SeaChem EQ for tanks works very well and considering you really do not need much and it has everything in one product, I keep using it.

K2SO4
CaSO4
MgSO4
FeSO4
MnSO4

Regards, 
Tom Barr


----------



## Piscesgirl (Feb 25, 2004)

Thanks Tom and Phil


----------



## Edward (May 25, 2004)

Hi
Onyx usually leaks lot of *Mg* and Ca. You can check with a GH kit after one week and compare it to your tap or what ever you use as source water. There is no need dosing extra if your dGH goes up in the aquarium. 4.4 ppm of Mg makes 1 dGH and 7 ppm of Ca makes 1 dGH. 
What is your tap dGH?

Edward


----------



## Piscesgirl (Feb 25, 2004)

My tap is nearly devoid of any GH/KH, very very very soft. My 20 gallon has a kh of 6 with the Onyx (mixed with gravel not a lot of substrate, I'd say about an inch).


----------



## plantbrain (Jan 23, 2004)

Sounds like Neil's Tap add some SeaChem EQ, 1/4-1/2 teaspoon once a week will address it.

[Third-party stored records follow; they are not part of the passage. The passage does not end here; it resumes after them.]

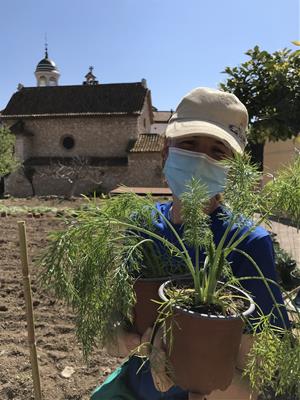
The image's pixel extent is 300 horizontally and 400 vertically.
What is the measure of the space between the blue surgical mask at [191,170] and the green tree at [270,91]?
85.7 inches

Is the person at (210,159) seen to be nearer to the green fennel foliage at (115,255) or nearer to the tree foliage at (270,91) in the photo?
the green fennel foliage at (115,255)

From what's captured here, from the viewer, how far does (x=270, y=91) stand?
3568mm

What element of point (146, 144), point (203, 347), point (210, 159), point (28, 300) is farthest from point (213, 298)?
point (146, 144)

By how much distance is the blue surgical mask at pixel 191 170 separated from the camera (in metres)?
1.16

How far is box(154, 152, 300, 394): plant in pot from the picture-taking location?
2.78 feet

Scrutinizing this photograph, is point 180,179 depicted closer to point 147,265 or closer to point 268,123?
point 147,265

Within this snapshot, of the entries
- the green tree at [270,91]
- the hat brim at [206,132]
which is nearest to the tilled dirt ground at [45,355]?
the hat brim at [206,132]

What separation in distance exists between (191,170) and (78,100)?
26468mm

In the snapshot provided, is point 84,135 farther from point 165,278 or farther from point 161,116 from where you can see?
point 165,278

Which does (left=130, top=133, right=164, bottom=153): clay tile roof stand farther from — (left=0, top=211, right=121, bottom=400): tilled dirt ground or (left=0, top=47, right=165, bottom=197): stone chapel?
(left=0, top=211, right=121, bottom=400): tilled dirt ground

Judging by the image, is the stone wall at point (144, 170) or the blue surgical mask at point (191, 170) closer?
the blue surgical mask at point (191, 170)

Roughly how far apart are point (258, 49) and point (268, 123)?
0.77 m

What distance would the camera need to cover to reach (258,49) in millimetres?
3633

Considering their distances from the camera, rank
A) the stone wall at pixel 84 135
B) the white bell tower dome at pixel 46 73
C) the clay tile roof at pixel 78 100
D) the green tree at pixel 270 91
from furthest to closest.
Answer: the white bell tower dome at pixel 46 73 → the clay tile roof at pixel 78 100 → the stone wall at pixel 84 135 → the green tree at pixel 270 91
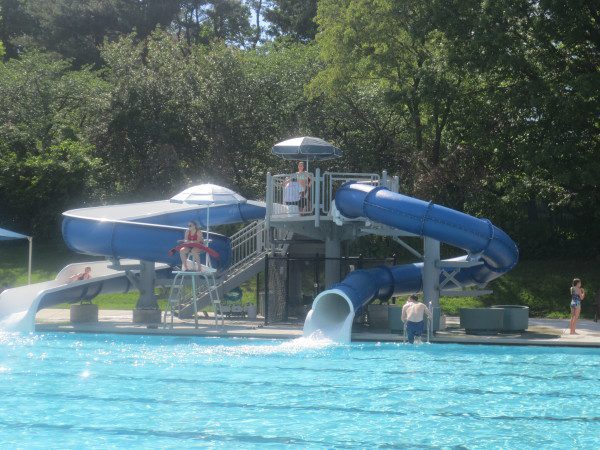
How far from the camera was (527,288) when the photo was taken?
30344 millimetres

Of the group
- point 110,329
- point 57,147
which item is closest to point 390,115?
point 57,147

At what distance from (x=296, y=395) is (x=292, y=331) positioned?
8298 millimetres

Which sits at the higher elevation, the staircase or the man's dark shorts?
the staircase

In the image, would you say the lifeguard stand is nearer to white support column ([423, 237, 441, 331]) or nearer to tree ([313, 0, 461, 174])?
white support column ([423, 237, 441, 331])

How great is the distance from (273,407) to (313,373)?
3.23 metres

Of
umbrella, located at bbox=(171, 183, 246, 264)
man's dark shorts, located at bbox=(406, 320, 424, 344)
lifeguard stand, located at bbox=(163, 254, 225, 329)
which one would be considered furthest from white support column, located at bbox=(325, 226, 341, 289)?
man's dark shorts, located at bbox=(406, 320, 424, 344)

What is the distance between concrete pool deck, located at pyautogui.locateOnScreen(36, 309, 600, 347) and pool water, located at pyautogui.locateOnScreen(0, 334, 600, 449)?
2.23 feet

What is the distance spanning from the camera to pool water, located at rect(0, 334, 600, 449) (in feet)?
37.8

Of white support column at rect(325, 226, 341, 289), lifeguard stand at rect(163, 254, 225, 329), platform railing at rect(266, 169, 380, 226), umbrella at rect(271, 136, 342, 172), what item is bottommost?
lifeguard stand at rect(163, 254, 225, 329)

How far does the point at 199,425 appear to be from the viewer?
477 inches

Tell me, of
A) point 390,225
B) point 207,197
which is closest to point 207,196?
point 207,197

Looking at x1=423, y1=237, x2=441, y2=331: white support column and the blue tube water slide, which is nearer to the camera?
the blue tube water slide

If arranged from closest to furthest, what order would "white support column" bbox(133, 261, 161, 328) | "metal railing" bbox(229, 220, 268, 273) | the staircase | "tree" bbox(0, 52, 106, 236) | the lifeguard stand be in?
1. the lifeguard stand
2. "white support column" bbox(133, 261, 161, 328)
3. the staircase
4. "metal railing" bbox(229, 220, 268, 273)
5. "tree" bbox(0, 52, 106, 236)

500 gram bottle will last a very long time.

Regards, 
Tom Barr


----------



## Piscesgirl (Feb 25, 2004)

I have the EQ, but it doesn't dissolve very well -- and with the Onyx raising the Kh so much, I figured maybe I don't really need to add the Mag/Cal. I do add Potassium Nitrate, Potassium Sulfate, and Potassium Phosphate (Greg Watson).


----------